Starting at the line that contains "Across the items", transcribe every remaining line of the entries exactly, including the last one.
----- Records provided -----
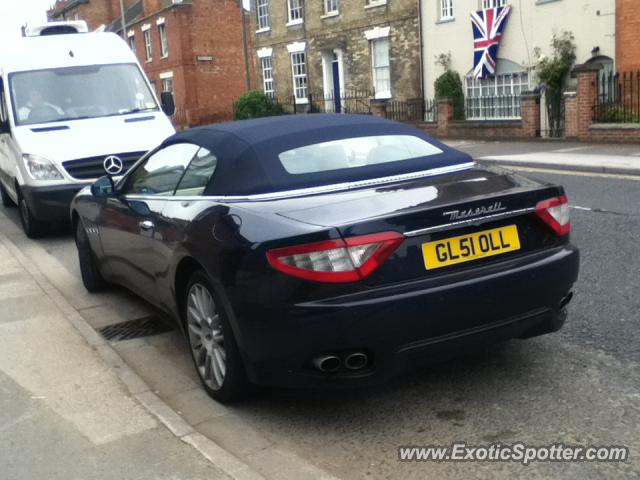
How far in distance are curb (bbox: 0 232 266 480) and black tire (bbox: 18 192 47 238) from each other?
10.7 ft

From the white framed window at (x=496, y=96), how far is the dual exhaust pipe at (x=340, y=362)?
65.1ft

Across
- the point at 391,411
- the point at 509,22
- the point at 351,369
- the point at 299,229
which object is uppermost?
the point at 509,22

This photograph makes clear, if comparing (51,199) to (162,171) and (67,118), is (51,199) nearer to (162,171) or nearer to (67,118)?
(67,118)

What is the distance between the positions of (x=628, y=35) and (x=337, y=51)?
14163mm

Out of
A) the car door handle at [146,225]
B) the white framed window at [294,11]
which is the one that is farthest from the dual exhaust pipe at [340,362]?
the white framed window at [294,11]

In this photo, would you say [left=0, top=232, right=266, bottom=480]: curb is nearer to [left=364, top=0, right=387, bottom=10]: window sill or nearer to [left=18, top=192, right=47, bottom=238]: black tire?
[left=18, top=192, right=47, bottom=238]: black tire

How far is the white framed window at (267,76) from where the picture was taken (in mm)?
37053

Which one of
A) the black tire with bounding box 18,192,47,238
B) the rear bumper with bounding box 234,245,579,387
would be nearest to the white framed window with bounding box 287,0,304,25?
the black tire with bounding box 18,192,47,238

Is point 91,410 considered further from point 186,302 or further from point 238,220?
point 238,220

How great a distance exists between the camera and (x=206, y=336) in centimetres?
446

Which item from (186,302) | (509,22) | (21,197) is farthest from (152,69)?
(186,302)

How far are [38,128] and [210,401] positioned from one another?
675 centimetres

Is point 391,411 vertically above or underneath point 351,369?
underneath

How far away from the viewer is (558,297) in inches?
167
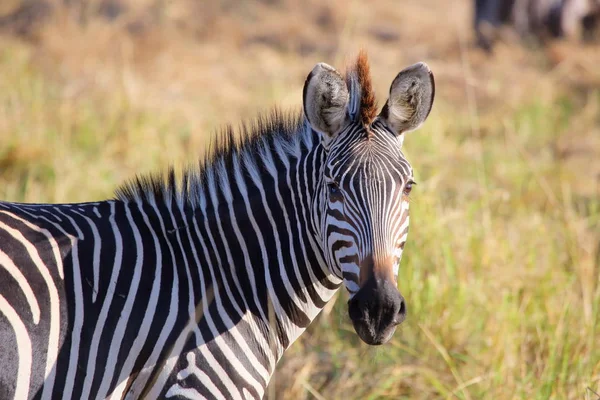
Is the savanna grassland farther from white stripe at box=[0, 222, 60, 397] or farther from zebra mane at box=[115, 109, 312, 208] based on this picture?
white stripe at box=[0, 222, 60, 397]

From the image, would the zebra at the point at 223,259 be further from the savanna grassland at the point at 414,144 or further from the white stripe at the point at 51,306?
the savanna grassland at the point at 414,144

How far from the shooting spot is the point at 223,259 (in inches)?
132

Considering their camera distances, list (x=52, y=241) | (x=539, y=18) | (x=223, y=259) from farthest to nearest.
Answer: (x=539, y=18), (x=223, y=259), (x=52, y=241)

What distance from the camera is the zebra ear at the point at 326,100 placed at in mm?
3150

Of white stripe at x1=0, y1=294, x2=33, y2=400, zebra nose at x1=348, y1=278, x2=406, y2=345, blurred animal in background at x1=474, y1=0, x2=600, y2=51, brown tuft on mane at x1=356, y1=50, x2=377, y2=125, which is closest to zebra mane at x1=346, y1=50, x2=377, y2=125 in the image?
brown tuft on mane at x1=356, y1=50, x2=377, y2=125

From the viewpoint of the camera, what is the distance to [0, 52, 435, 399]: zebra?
2922mm

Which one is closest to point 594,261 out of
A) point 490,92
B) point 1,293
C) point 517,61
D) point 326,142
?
point 326,142

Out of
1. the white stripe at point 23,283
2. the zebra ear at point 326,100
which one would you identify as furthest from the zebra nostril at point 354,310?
the white stripe at point 23,283

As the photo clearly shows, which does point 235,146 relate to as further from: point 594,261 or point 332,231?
point 594,261

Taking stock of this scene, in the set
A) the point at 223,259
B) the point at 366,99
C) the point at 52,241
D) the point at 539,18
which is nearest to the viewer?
the point at 52,241

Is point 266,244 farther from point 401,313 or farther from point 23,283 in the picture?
point 23,283

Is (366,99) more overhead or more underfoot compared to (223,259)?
more overhead

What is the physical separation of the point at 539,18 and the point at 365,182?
10432 mm

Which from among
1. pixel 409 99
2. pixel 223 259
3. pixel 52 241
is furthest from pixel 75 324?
pixel 409 99
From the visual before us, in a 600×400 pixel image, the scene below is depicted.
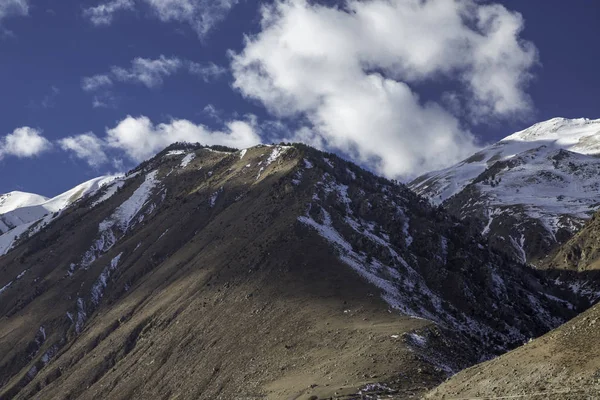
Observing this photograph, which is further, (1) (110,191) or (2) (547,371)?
(1) (110,191)

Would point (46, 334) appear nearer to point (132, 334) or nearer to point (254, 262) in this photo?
point (132, 334)

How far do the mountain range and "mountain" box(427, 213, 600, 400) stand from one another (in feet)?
2.00

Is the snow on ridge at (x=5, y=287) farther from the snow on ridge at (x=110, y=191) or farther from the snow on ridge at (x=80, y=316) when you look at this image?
the snow on ridge at (x=110, y=191)

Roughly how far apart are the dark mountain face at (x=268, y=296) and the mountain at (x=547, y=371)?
982 centimetres

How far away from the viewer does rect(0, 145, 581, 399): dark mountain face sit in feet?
191

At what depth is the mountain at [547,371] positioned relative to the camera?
28734 millimetres

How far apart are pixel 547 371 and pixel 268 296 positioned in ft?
163

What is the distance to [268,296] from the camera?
77688 mm

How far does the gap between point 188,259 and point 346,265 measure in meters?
33.8

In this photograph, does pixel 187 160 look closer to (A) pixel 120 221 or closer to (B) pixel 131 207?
(B) pixel 131 207

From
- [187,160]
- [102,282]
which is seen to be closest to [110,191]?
[187,160]

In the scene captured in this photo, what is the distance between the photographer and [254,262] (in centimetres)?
8838

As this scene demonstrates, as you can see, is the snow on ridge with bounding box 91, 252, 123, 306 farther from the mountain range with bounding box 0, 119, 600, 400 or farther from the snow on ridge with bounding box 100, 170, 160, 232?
the snow on ridge with bounding box 100, 170, 160, 232

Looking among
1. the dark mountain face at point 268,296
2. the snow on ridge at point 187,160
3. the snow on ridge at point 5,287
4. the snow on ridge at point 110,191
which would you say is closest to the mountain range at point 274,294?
the dark mountain face at point 268,296
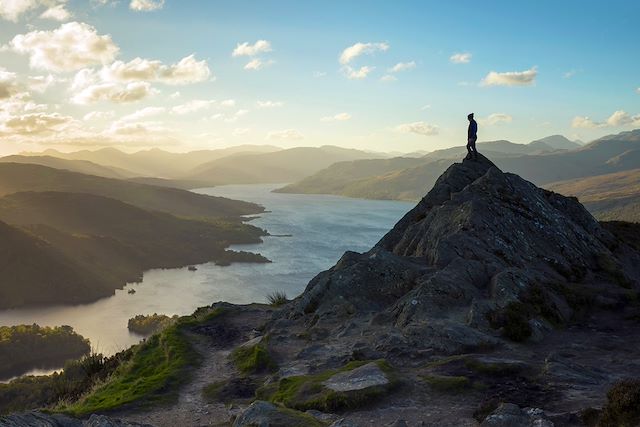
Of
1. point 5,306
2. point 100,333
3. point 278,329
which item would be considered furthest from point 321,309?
point 5,306

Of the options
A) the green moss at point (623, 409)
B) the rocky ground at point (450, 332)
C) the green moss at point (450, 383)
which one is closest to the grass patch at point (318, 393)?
the rocky ground at point (450, 332)

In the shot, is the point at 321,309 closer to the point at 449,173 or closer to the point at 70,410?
the point at 70,410

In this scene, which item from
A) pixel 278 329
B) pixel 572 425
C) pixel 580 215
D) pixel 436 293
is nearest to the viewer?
pixel 572 425

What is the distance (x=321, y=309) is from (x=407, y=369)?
9.74 meters

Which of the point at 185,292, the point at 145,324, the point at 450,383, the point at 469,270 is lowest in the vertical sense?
the point at 185,292

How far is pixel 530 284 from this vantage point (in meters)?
24.3

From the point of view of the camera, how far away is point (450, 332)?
67.6 feet

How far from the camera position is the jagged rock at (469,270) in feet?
73.0

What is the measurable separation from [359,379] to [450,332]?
5.52 metres

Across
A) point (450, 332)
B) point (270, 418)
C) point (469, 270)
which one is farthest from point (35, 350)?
point (270, 418)

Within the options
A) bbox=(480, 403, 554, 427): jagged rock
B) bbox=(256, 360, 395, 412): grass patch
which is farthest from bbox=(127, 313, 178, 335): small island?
bbox=(480, 403, 554, 427): jagged rock

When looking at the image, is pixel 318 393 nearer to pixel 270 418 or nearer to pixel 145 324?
pixel 270 418

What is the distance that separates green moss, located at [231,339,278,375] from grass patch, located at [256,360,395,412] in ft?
10.1

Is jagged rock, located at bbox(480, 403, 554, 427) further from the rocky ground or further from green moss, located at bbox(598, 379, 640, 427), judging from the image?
green moss, located at bbox(598, 379, 640, 427)
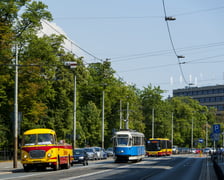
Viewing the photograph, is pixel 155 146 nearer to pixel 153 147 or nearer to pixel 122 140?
pixel 153 147

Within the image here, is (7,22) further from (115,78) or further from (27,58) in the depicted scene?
(115,78)

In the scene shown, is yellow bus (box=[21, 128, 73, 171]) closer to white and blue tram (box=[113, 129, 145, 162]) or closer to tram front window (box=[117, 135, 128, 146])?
white and blue tram (box=[113, 129, 145, 162])

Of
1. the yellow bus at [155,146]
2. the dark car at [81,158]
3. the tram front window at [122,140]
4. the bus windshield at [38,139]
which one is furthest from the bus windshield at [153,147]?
the bus windshield at [38,139]

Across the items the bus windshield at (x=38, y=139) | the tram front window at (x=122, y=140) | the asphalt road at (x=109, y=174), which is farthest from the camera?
the tram front window at (x=122, y=140)

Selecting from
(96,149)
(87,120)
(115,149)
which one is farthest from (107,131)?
(115,149)

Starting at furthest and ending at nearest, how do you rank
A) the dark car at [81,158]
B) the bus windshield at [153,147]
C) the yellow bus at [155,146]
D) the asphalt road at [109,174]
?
the bus windshield at [153,147] → the yellow bus at [155,146] → the dark car at [81,158] → the asphalt road at [109,174]

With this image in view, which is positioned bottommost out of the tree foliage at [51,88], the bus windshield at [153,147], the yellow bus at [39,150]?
-----
• Written solution
Across the items the bus windshield at (x=38, y=139) | the tram front window at (x=122, y=140) | the asphalt road at (x=109, y=174), which is farthest from the camera?
the tram front window at (x=122, y=140)

Selecting from
(96,149)
(87,120)
(115,149)
which one is farthest from (107,131)?
(115,149)

Starting at furthest and ending at nearest, how do you rank
A) the dark car at [81,158]
B) the bus windshield at [153,147]
C) the yellow bus at [155,146]
D) the asphalt road at [109,174]
?
the bus windshield at [153,147] → the yellow bus at [155,146] → the dark car at [81,158] → the asphalt road at [109,174]

With this image in view, which is positioned bottommost out of the tree foliage at [51,88], the bus windshield at [153,147], the yellow bus at [39,150]?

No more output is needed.